====== Data under study
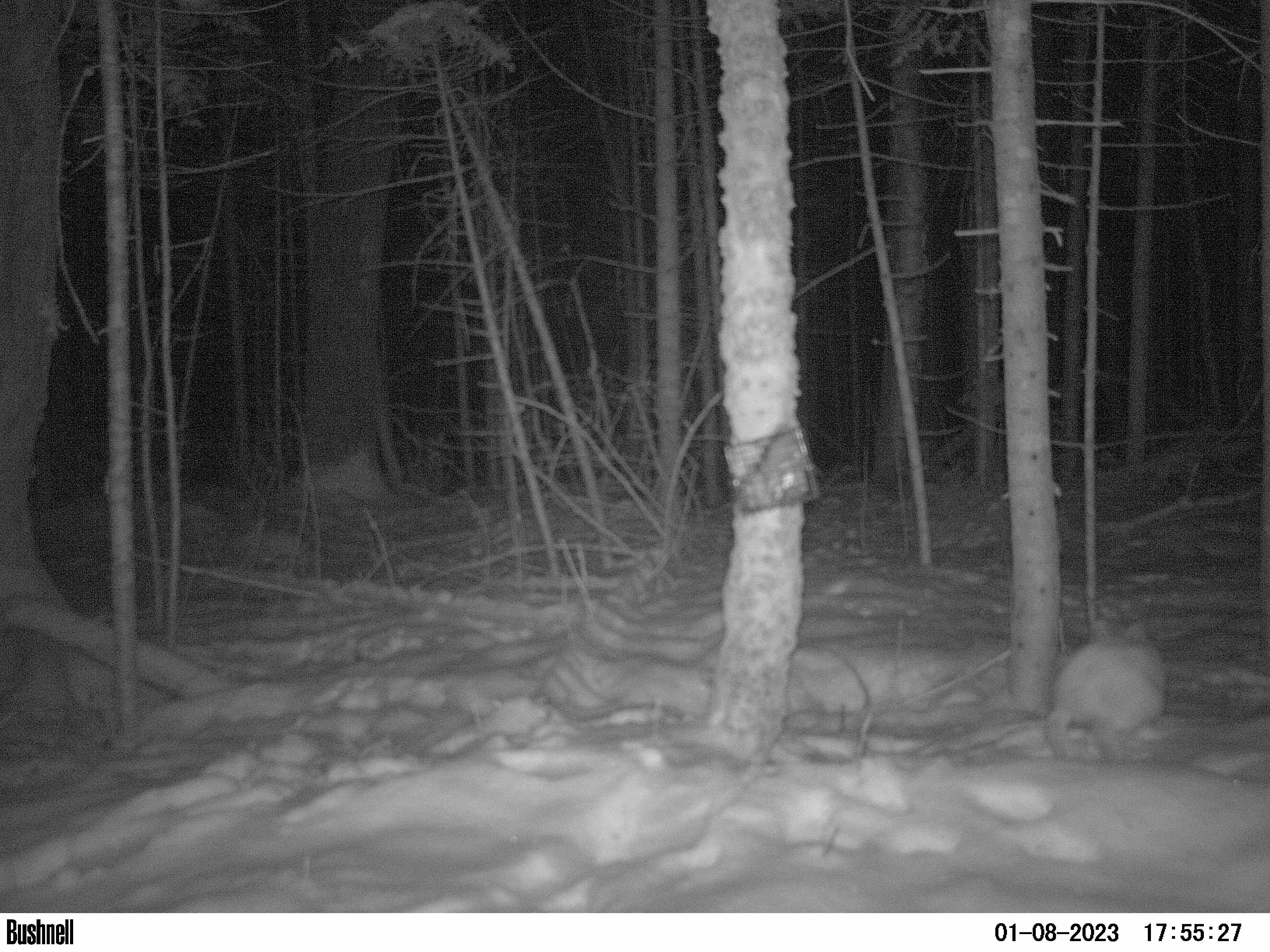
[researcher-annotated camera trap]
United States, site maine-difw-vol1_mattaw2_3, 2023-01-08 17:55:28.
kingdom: Animalia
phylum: Chordata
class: Mammalia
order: Lagomorpha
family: Leporidae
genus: Lepus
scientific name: Lepus americanus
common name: snowshoe hare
Snowshoe hare (Lepus americanus).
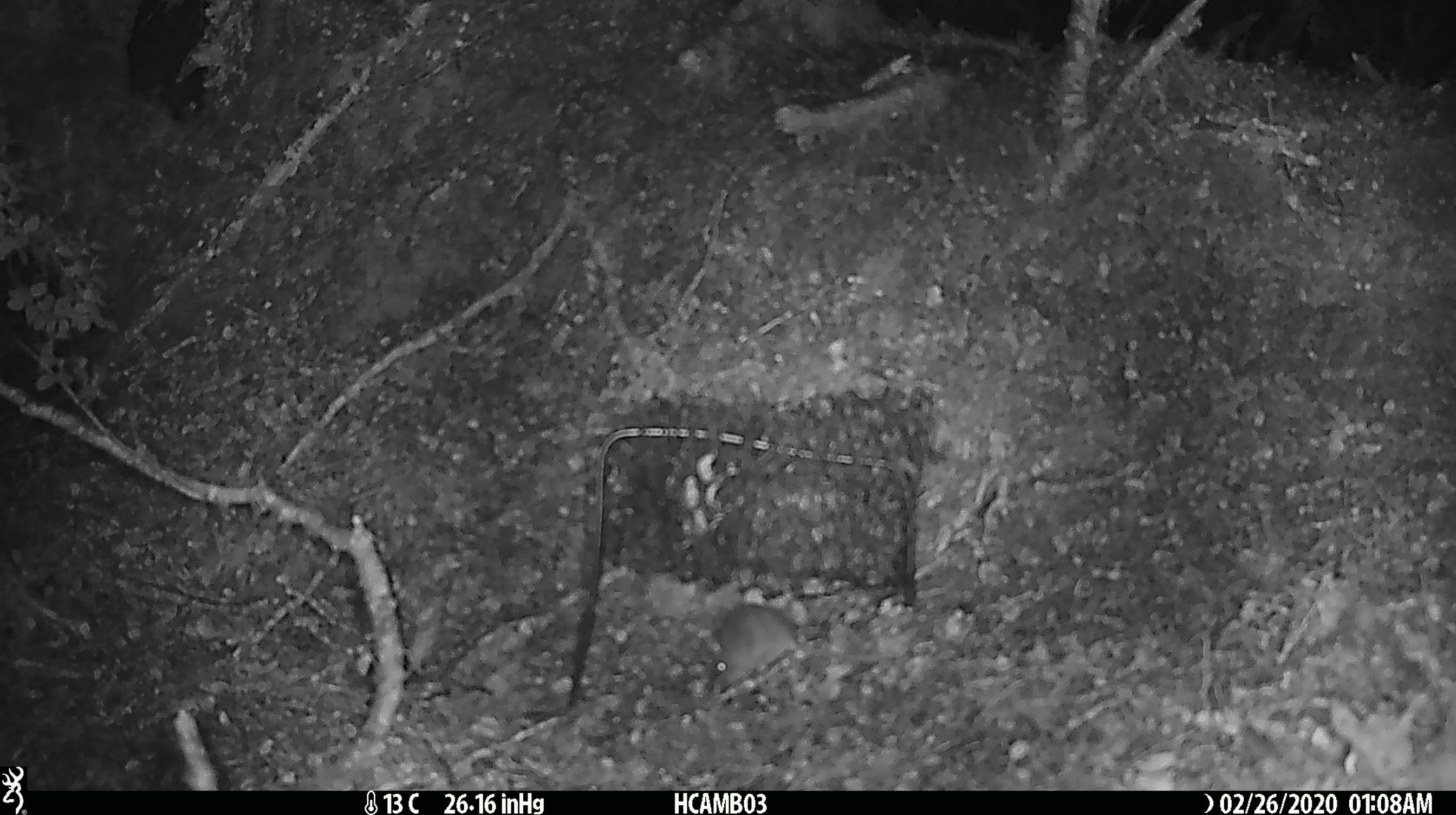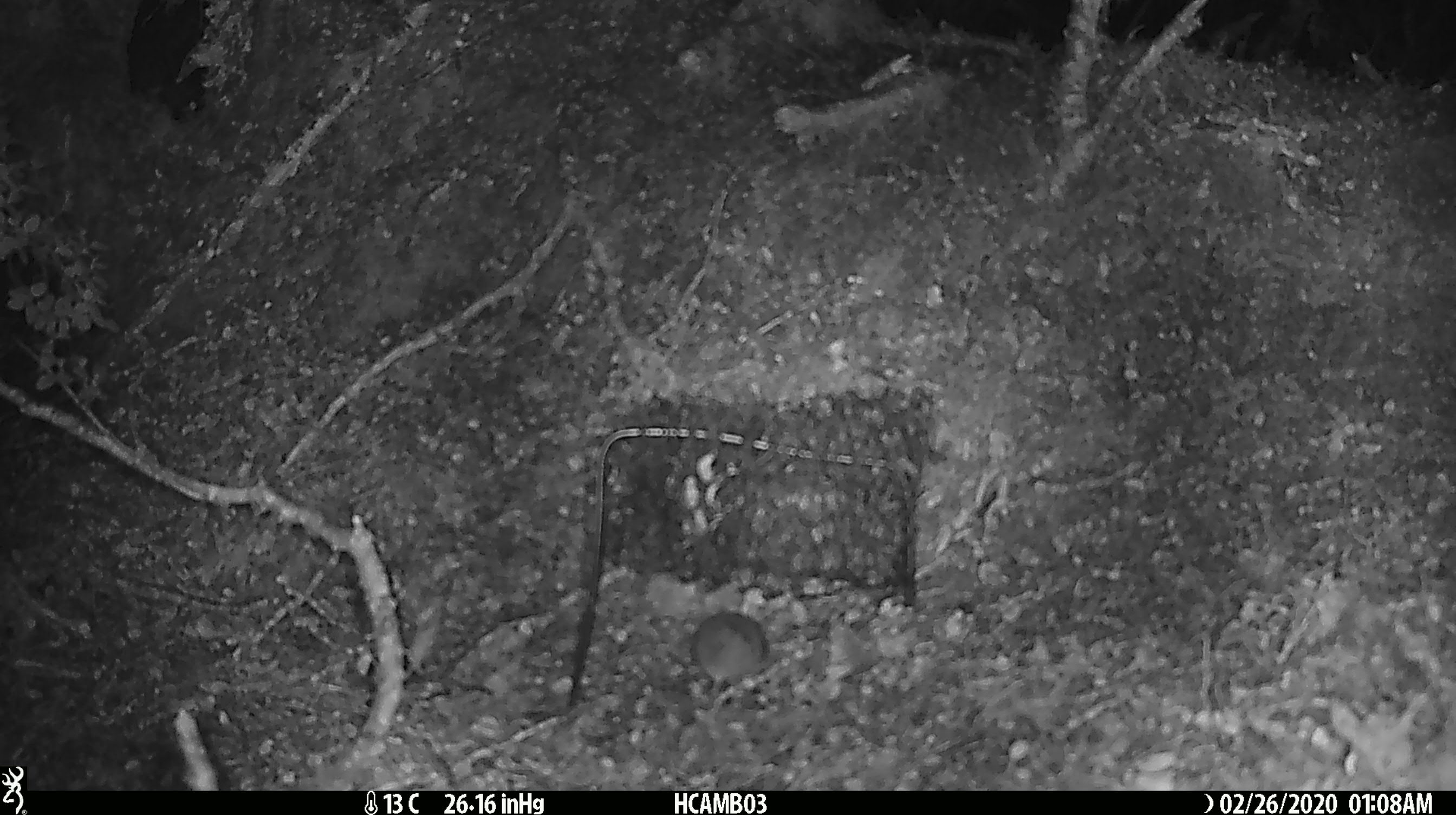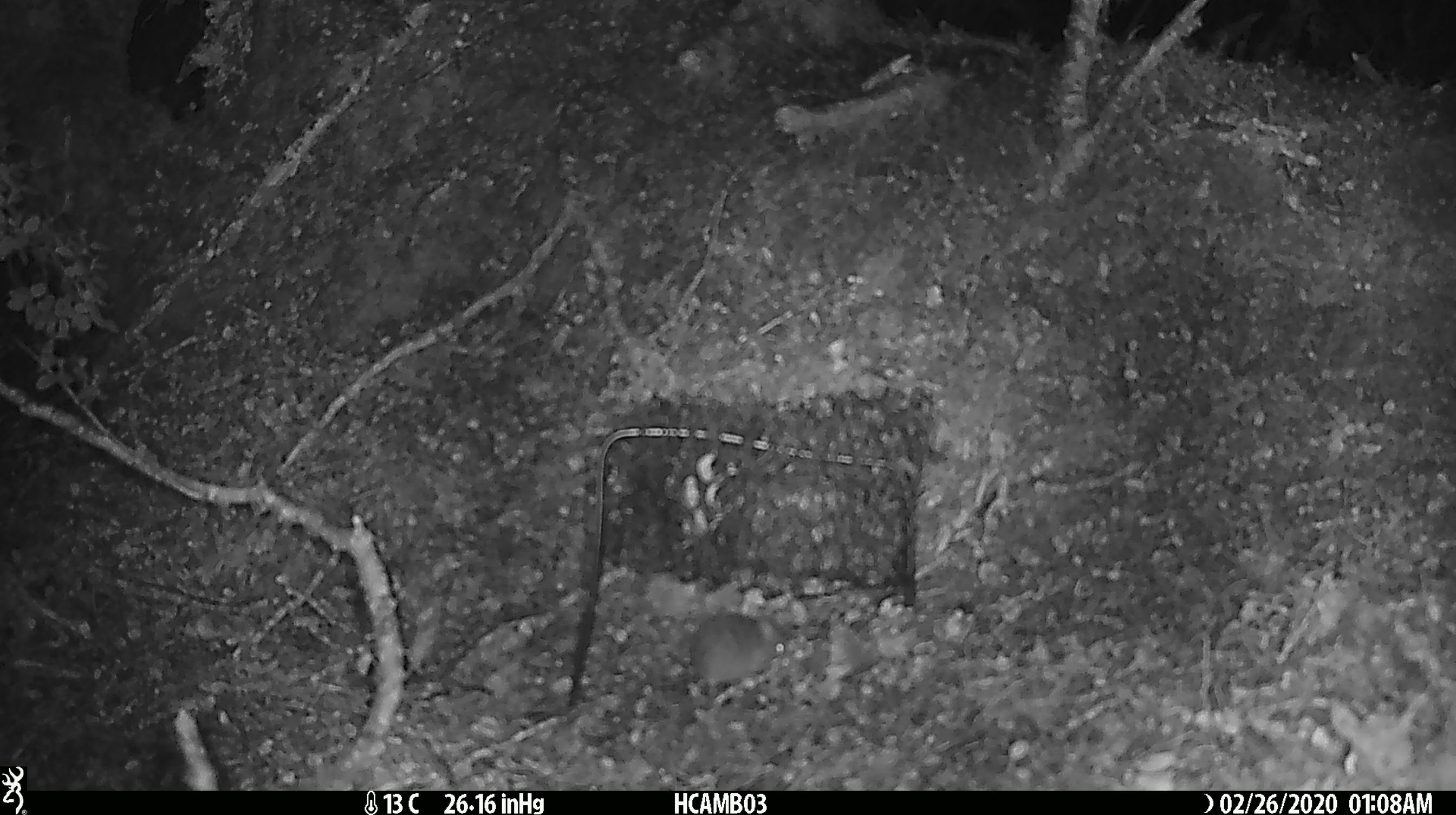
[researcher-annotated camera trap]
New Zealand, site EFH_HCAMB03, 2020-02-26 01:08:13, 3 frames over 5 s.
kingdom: Animalia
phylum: Chordata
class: Mammalia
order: Rodentia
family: Muridae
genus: Mus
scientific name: Mus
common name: mouse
============
Transcribe the listing exactly, skipping pictures.

[researcher-annotated camera trap]
United States, site maine-difw-vol1_mattaw2_3, 2023-01-08 17:55:28.
kingdom: Animalia
phylum: Chordata
class: Mammalia
order: Lagomorpha
family: Leporidae
genus: Lepus
scientific name: Lepus americanus
common name: snowshoe hare
Snowshoe hare (Lepus americanus).
[researcher-annotated camera trap]
New Zealand, site EFH_HCAMB03, 2020-02-26 01:08:13, 3 frames over 5 s.
kingdom: Animalia
phylum: Chordata
class: Mammalia
order: Rodentia
family: Muridae
genus: Mus
scientific name: Mus
common name: mouse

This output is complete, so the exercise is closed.